Duas dúvidas políticas: até que ponto o eleitorado dos centristas aceitaria esta aliança? Até onde estaria o PS disposto a ceder?

“Alguém imagina que o PCP vai aceitar um lugar ou dois no Governo só para dar cobertura a uma política que já demonstrou ao longo das últimas décadas que não serve os portugueses?”. A interrogação foi lançada pelo líder do PCP, Jerónimo de Sousa no último debate televisivo com António Costa e ilustra a relação potencial entre esta força política e o PS (leia-se, nenhuma ou muito improvável).

Jerónimo diz sempre estar disponível para todos os diálogos, mas tem bem traçadas as linhas vermelhas – e são muito carregadas. Os comunistas sentam-se ao lado do PS no Parlamento mas as divergências são “de fundo” em matérias como a Segurança Social, a legislação laboral e a política económica. Na primeira parte, o PCP não aceita outra coisa que não seja a reposição integral do pagamento das pensões e rejeita qualquer tipo de plafonamento (dizendo que a TSU do PS é um plafonamento “vertical”). Sobre legislação laboral, é contra a baixa da TSU e o regime conciliatório propostos pelo PS. No que diz respeito a políticas económicas, é contra qualquer tentativa de privatizações.

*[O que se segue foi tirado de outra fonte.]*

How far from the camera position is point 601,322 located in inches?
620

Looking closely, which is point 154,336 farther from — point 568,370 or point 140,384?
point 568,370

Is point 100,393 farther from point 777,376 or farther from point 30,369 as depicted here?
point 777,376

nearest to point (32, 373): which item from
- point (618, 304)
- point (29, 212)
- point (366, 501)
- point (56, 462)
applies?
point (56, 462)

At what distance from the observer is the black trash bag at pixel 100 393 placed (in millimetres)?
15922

Para além disto tudo, o PCP tem, nos últimos meses, evoluído de uma posição de eurocético para defensor da saída de Portugal do euro. Se o PS não põe em causa do Tratado Orçamental (fala apenas em “leitura mais inteligente”), o PCP critica as suas “imposições draconianas” e considera que aquele é incompatível com uma estratégia de crescimento para o país. Os comunistas insistem na necessidade de reestruturação da dívida – tendo uma proposta concreta para este ponto: (redução do valor nominal dos montantes em 50% e redução do seu serviço em 75%).

Mais? Imagine o que seria o PCP negociar com o PS matérias como a saída da NATO, nacionalizações na banca e energia, resgate total das parcerias público-privadas, redução do IVA, uma reforma agrária nos campos do Sul e a recuperação do TGV, aeroporto de Lisboa, terceira travessia do Tejo.

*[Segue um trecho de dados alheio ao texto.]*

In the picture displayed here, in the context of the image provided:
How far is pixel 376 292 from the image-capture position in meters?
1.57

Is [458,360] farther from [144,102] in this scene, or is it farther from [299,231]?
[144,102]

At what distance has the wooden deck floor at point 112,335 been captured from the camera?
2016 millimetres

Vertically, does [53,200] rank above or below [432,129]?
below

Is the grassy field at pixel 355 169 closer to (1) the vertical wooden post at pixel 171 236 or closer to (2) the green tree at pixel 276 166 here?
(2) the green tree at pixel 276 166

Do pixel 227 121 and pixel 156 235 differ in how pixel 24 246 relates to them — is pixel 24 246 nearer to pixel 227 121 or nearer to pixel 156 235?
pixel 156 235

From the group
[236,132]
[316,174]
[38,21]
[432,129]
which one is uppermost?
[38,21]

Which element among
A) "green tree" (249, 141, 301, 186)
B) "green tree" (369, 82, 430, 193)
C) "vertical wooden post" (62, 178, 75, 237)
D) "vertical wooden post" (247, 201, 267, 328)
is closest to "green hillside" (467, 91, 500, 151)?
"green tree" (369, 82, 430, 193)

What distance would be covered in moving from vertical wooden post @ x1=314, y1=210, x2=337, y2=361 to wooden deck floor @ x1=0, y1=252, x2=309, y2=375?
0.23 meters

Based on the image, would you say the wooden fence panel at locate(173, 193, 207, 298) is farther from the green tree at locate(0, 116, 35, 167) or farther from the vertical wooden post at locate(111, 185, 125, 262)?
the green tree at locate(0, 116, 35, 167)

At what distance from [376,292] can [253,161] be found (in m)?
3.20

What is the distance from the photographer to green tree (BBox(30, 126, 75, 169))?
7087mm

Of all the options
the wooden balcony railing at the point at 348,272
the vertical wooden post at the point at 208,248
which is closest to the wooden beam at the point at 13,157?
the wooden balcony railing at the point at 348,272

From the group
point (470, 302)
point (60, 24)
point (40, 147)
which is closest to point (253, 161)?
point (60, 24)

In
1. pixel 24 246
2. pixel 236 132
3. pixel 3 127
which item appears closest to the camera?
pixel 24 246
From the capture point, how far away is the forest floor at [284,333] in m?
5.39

Ou, nas áreas sociais, um pouco de tudo: mais subsídio social de desemprego, descongelamento das progressões, reposição da idade de reforma nos 65 anos, só para dar alguns exemplos (as medidas do programa comunista estão aqui).

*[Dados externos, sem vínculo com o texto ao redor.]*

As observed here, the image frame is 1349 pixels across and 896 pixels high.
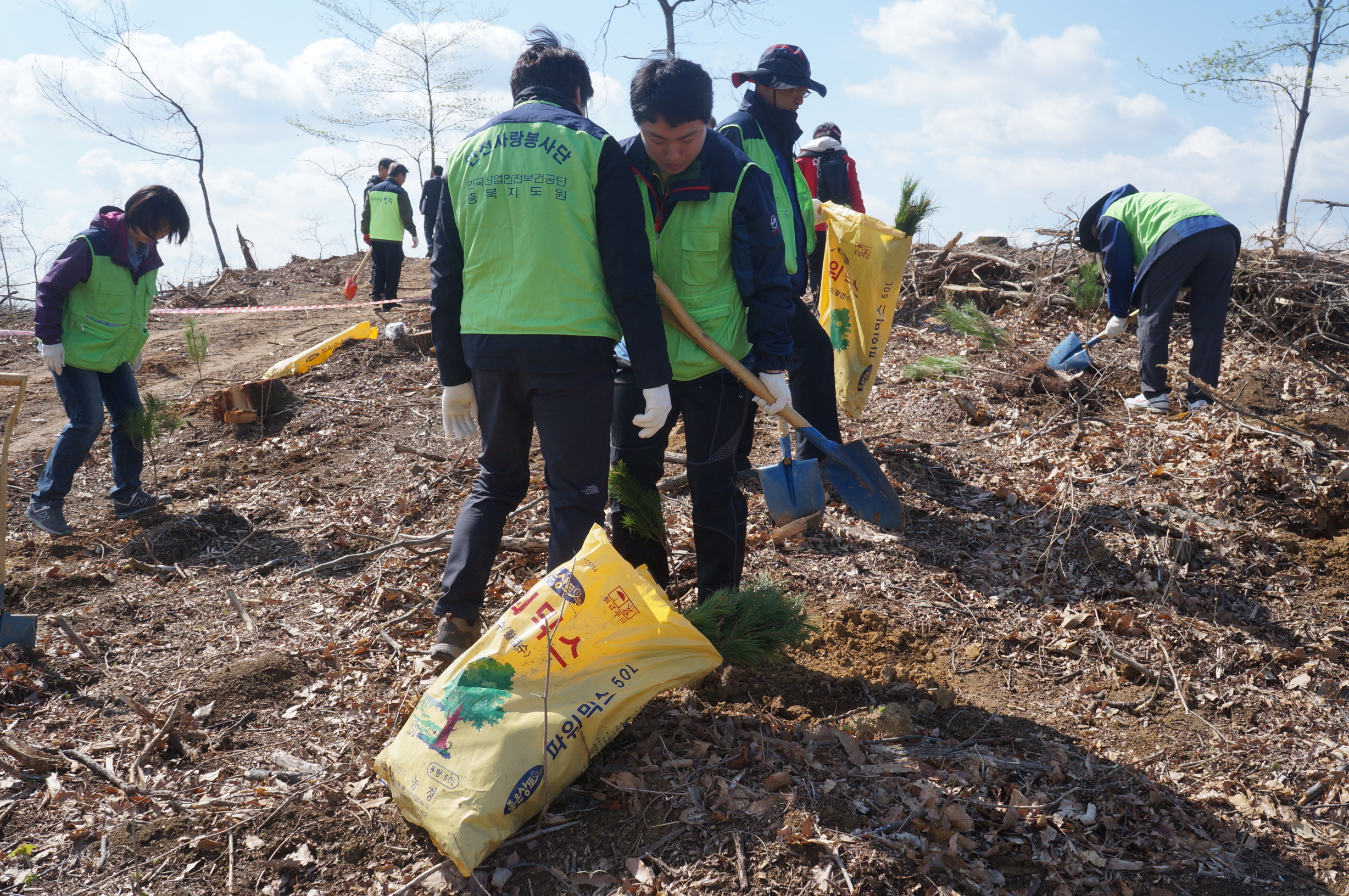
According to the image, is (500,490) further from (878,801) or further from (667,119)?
(878,801)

O PCP nunca integrou qualquer governo constitucional. Álvaro Cunhal foi ministro sem pasta nos primeiros quatro governos provisórios após o 25 de abril (entre 16 de maio de 1974 e 8 de agosto de 1975). Mais um dado: a CGTP, central sindical com ligação umbilical ao PCP, teria grande dificuldade em lidar com um PCP no Governo – quem restaria para contestar?

Catarina Martins protagonizou um dos momentos da pré-campanha ao desafiar António Costa para um entendimento pós-eleitoral no dia 5 de outubro, no frente a frente televisivo. O socialista não deu resposta a uma proposta que até já tem contornos definidos. O BE põe três condições em cima da mesa: o abandono por parte do PS da baixa da TSU a cargo dos trabalhadores e empresas, do regime conciliatório e do congelamento das pensões. Segundo os bloquistas, o regime conciliatório é uma forma de flexibilização dos despedimentos.

Curiosamente, Catarina Martins não colocou na lista a renegociação da dívida. “Dia 5 de outubro, cá estarei para conversar sobre um Governo que possa salvar o país e para pensar como reestruturar a sua dívida para que haja emprego e futuro”, disse a coordenadora do BE a Costa.

Mas no programa do Bloco, a proposta é concreta: “Abatimento de 60%, com juro de 1,5% e pagamento entre 2022 e 2030, incluindo credores públicos e privados, salvaguardando certificados do tesouro e de aforro, bem como o fundo da Segurança Social.” Isto e mais uma auditoria à dívida e a indexação do pagamento de juros à taxa anual de crescimento do PIB.

E que mais matérias teriam que ser levadas para a mesa de negociações com o PS? Por exemplo, estes pontos do programa do Bloco: um subsídio social de desemprego para todos os desempregados em situação de carência económica; o fim das taxas moderadoras; a nacionalização das empresas públicas privatizadas ou concessionadas; renacionalização das ex-Scut; revogação da lei do arrendamento; um plano de recuperação das linhas do caminho de ferro abandonadas; diminuição do IVA, reposição dos escalões de IRS e tributação das grandes fortunas; devolução de todos os cortes no Estado e apoios sociais.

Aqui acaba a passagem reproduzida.